Tensions rose in the White House today after President Joe Biden called an urgent meeting with top administration members. According to reports, the team convened in the White House Situation Room to have a leisurely discussion about the weather.
“Listen up, folks!” Biden said abruptly. “We’ve got a serious problem to deal with, and I need all my top fellas and broads involved. We’re going to meet in the Situation Room, which is in a location someone will have to show me. We’re going to enjoy some chocolate chip ice cream and have some small talk about the weather if you get what I mean. Now, let’s go. Harbinsargindarbit!”
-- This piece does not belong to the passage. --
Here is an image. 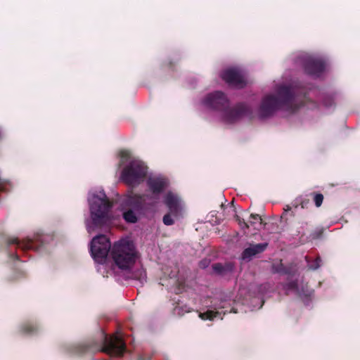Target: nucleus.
<instances>
[{"mask_svg": "<svg viewBox=\"0 0 360 360\" xmlns=\"http://www.w3.org/2000/svg\"><path fill=\"white\" fill-rule=\"evenodd\" d=\"M88 201L90 217L86 219V226L88 233H93L110 221L112 203L102 190L91 191Z\"/></svg>", "mask_w": 360, "mask_h": 360, "instance_id": "nucleus-1", "label": "nucleus"}, {"mask_svg": "<svg viewBox=\"0 0 360 360\" xmlns=\"http://www.w3.org/2000/svg\"><path fill=\"white\" fill-rule=\"evenodd\" d=\"M111 255L115 265L122 270L131 269L139 258L133 243L127 240L116 243L112 247Z\"/></svg>", "mask_w": 360, "mask_h": 360, "instance_id": "nucleus-2", "label": "nucleus"}, {"mask_svg": "<svg viewBox=\"0 0 360 360\" xmlns=\"http://www.w3.org/2000/svg\"><path fill=\"white\" fill-rule=\"evenodd\" d=\"M110 248V243L108 238L104 235H99L94 237L90 243V252L94 261L100 266L97 270L101 274H105V262Z\"/></svg>", "mask_w": 360, "mask_h": 360, "instance_id": "nucleus-3", "label": "nucleus"}, {"mask_svg": "<svg viewBox=\"0 0 360 360\" xmlns=\"http://www.w3.org/2000/svg\"><path fill=\"white\" fill-rule=\"evenodd\" d=\"M123 218L127 222L135 223L139 219V210L147 205L145 198L136 194H130L121 200Z\"/></svg>", "mask_w": 360, "mask_h": 360, "instance_id": "nucleus-4", "label": "nucleus"}, {"mask_svg": "<svg viewBox=\"0 0 360 360\" xmlns=\"http://www.w3.org/2000/svg\"><path fill=\"white\" fill-rule=\"evenodd\" d=\"M290 98V89L287 87L281 88L276 96H268L263 99L259 110V116L262 118L267 117L283 103L288 101Z\"/></svg>", "mask_w": 360, "mask_h": 360, "instance_id": "nucleus-5", "label": "nucleus"}, {"mask_svg": "<svg viewBox=\"0 0 360 360\" xmlns=\"http://www.w3.org/2000/svg\"><path fill=\"white\" fill-rule=\"evenodd\" d=\"M147 173V167L139 160H133L124 169L122 178L127 184L134 186L139 184Z\"/></svg>", "mask_w": 360, "mask_h": 360, "instance_id": "nucleus-6", "label": "nucleus"}, {"mask_svg": "<svg viewBox=\"0 0 360 360\" xmlns=\"http://www.w3.org/2000/svg\"><path fill=\"white\" fill-rule=\"evenodd\" d=\"M147 185L150 193L143 195V198H145L147 205L153 206L158 203L160 194L167 188L168 181L161 176L153 175L149 176Z\"/></svg>", "mask_w": 360, "mask_h": 360, "instance_id": "nucleus-7", "label": "nucleus"}, {"mask_svg": "<svg viewBox=\"0 0 360 360\" xmlns=\"http://www.w3.org/2000/svg\"><path fill=\"white\" fill-rule=\"evenodd\" d=\"M124 343L120 336L115 335L105 340L103 351L110 356H120L124 352Z\"/></svg>", "mask_w": 360, "mask_h": 360, "instance_id": "nucleus-8", "label": "nucleus"}, {"mask_svg": "<svg viewBox=\"0 0 360 360\" xmlns=\"http://www.w3.org/2000/svg\"><path fill=\"white\" fill-rule=\"evenodd\" d=\"M164 203L171 214L177 217L184 209V205L180 197L172 191H168L164 196Z\"/></svg>", "mask_w": 360, "mask_h": 360, "instance_id": "nucleus-9", "label": "nucleus"}, {"mask_svg": "<svg viewBox=\"0 0 360 360\" xmlns=\"http://www.w3.org/2000/svg\"><path fill=\"white\" fill-rule=\"evenodd\" d=\"M221 77L226 82L237 88H242L246 84L243 76L235 69L224 70L221 74Z\"/></svg>", "mask_w": 360, "mask_h": 360, "instance_id": "nucleus-10", "label": "nucleus"}, {"mask_svg": "<svg viewBox=\"0 0 360 360\" xmlns=\"http://www.w3.org/2000/svg\"><path fill=\"white\" fill-rule=\"evenodd\" d=\"M227 103L226 98L221 92L209 94L204 100L203 103L207 108H219Z\"/></svg>", "mask_w": 360, "mask_h": 360, "instance_id": "nucleus-11", "label": "nucleus"}, {"mask_svg": "<svg viewBox=\"0 0 360 360\" xmlns=\"http://www.w3.org/2000/svg\"><path fill=\"white\" fill-rule=\"evenodd\" d=\"M266 243L250 245L243 251L242 258L243 259H250L256 255L262 252L266 249Z\"/></svg>", "mask_w": 360, "mask_h": 360, "instance_id": "nucleus-12", "label": "nucleus"}, {"mask_svg": "<svg viewBox=\"0 0 360 360\" xmlns=\"http://www.w3.org/2000/svg\"><path fill=\"white\" fill-rule=\"evenodd\" d=\"M240 113L236 109L226 110L222 114V119L226 123H232L236 121L239 117Z\"/></svg>", "mask_w": 360, "mask_h": 360, "instance_id": "nucleus-13", "label": "nucleus"}, {"mask_svg": "<svg viewBox=\"0 0 360 360\" xmlns=\"http://www.w3.org/2000/svg\"><path fill=\"white\" fill-rule=\"evenodd\" d=\"M199 317L203 321H213L218 317L221 319L220 314L213 310H207L203 313L200 312L199 313Z\"/></svg>", "mask_w": 360, "mask_h": 360, "instance_id": "nucleus-14", "label": "nucleus"}, {"mask_svg": "<svg viewBox=\"0 0 360 360\" xmlns=\"http://www.w3.org/2000/svg\"><path fill=\"white\" fill-rule=\"evenodd\" d=\"M254 226L255 229H260L262 226V219L258 214H251L250 220L248 222Z\"/></svg>", "mask_w": 360, "mask_h": 360, "instance_id": "nucleus-15", "label": "nucleus"}, {"mask_svg": "<svg viewBox=\"0 0 360 360\" xmlns=\"http://www.w3.org/2000/svg\"><path fill=\"white\" fill-rule=\"evenodd\" d=\"M13 186L12 182L6 179H0V191H6L8 187H11Z\"/></svg>", "mask_w": 360, "mask_h": 360, "instance_id": "nucleus-16", "label": "nucleus"}, {"mask_svg": "<svg viewBox=\"0 0 360 360\" xmlns=\"http://www.w3.org/2000/svg\"><path fill=\"white\" fill-rule=\"evenodd\" d=\"M323 196L322 194H316L314 196V202L316 207H320L323 202Z\"/></svg>", "mask_w": 360, "mask_h": 360, "instance_id": "nucleus-17", "label": "nucleus"}, {"mask_svg": "<svg viewBox=\"0 0 360 360\" xmlns=\"http://www.w3.org/2000/svg\"><path fill=\"white\" fill-rule=\"evenodd\" d=\"M163 222L166 225H172L174 224V219L172 218L170 214H166L163 217Z\"/></svg>", "mask_w": 360, "mask_h": 360, "instance_id": "nucleus-18", "label": "nucleus"}, {"mask_svg": "<svg viewBox=\"0 0 360 360\" xmlns=\"http://www.w3.org/2000/svg\"><path fill=\"white\" fill-rule=\"evenodd\" d=\"M120 155H121V162L122 163H124L125 162V160H128V158H129V153L127 150H123V151H121L120 153Z\"/></svg>", "mask_w": 360, "mask_h": 360, "instance_id": "nucleus-19", "label": "nucleus"}, {"mask_svg": "<svg viewBox=\"0 0 360 360\" xmlns=\"http://www.w3.org/2000/svg\"><path fill=\"white\" fill-rule=\"evenodd\" d=\"M135 278L140 280L141 281H145L146 278V274L145 271L141 270L139 276H135Z\"/></svg>", "mask_w": 360, "mask_h": 360, "instance_id": "nucleus-20", "label": "nucleus"}, {"mask_svg": "<svg viewBox=\"0 0 360 360\" xmlns=\"http://www.w3.org/2000/svg\"><path fill=\"white\" fill-rule=\"evenodd\" d=\"M239 224H240V226H242V227H246V228L249 227V224H247L246 222H245L244 221H241L240 220Z\"/></svg>", "mask_w": 360, "mask_h": 360, "instance_id": "nucleus-21", "label": "nucleus"}, {"mask_svg": "<svg viewBox=\"0 0 360 360\" xmlns=\"http://www.w3.org/2000/svg\"><path fill=\"white\" fill-rule=\"evenodd\" d=\"M22 247L26 248H33L32 245L30 242L27 244H22Z\"/></svg>", "mask_w": 360, "mask_h": 360, "instance_id": "nucleus-22", "label": "nucleus"}, {"mask_svg": "<svg viewBox=\"0 0 360 360\" xmlns=\"http://www.w3.org/2000/svg\"><path fill=\"white\" fill-rule=\"evenodd\" d=\"M319 266V264H317L316 266H311V268L315 269H317Z\"/></svg>", "mask_w": 360, "mask_h": 360, "instance_id": "nucleus-23", "label": "nucleus"}, {"mask_svg": "<svg viewBox=\"0 0 360 360\" xmlns=\"http://www.w3.org/2000/svg\"><path fill=\"white\" fill-rule=\"evenodd\" d=\"M219 267V265H215L214 268L215 270H218Z\"/></svg>", "mask_w": 360, "mask_h": 360, "instance_id": "nucleus-24", "label": "nucleus"}, {"mask_svg": "<svg viewBox=\"0 0 360 360\" xmlns=\"http://www.w3.org/2000/svg\"><path fill=\"white\" fill-rule=\"evenodd\" d=\"M310 73H311V75H316V72H310Z\"/></svg>", "mask_w": 360, "mask_h": 360, "instance_id": "nucleus-25", "label": "nucleus"}, {"mask_svg": "<svg viewBox=\"0 0 360 360\" xmlns=\"http://www.w3.org/2000/svg\"><path fill=\"white\" fill-rule=\"evenodd\" d=\"M290 210V207L288 206L287 208H285V210L287 211V210Z\"/></svg>", "mask_w": 360, "mask_h": 360, "instance_id": "nucleus-26", "label": "nucleus"}]
</instances>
Though some suspicion arose as to the subject matter of the top-secret meeting, sources within the White House stressed that it was about the weather and only about the weather. “They’re talking about the weather,” said Press Secretary Karine Jean-Pierre, who is a history-making gay, black woman. “And as they discuss the weather in a very relaxed, laid-back way, the weather will be the only thing talked about. Nothing else. That’s all. It’s just a normal weather conversation among the most senior members of the executive branch of government.”
After announcing the meeting, Biden was reportedly led away by the arm in the direction of the Situation Room as another aide put on his bib before he could enjoy his ice cream.
At publishing time, Biden was scheduled to board Air Force One to make an urgent overseas trip to Ukraine to meet with President Zelensky and several oligarch money launderers about the weather.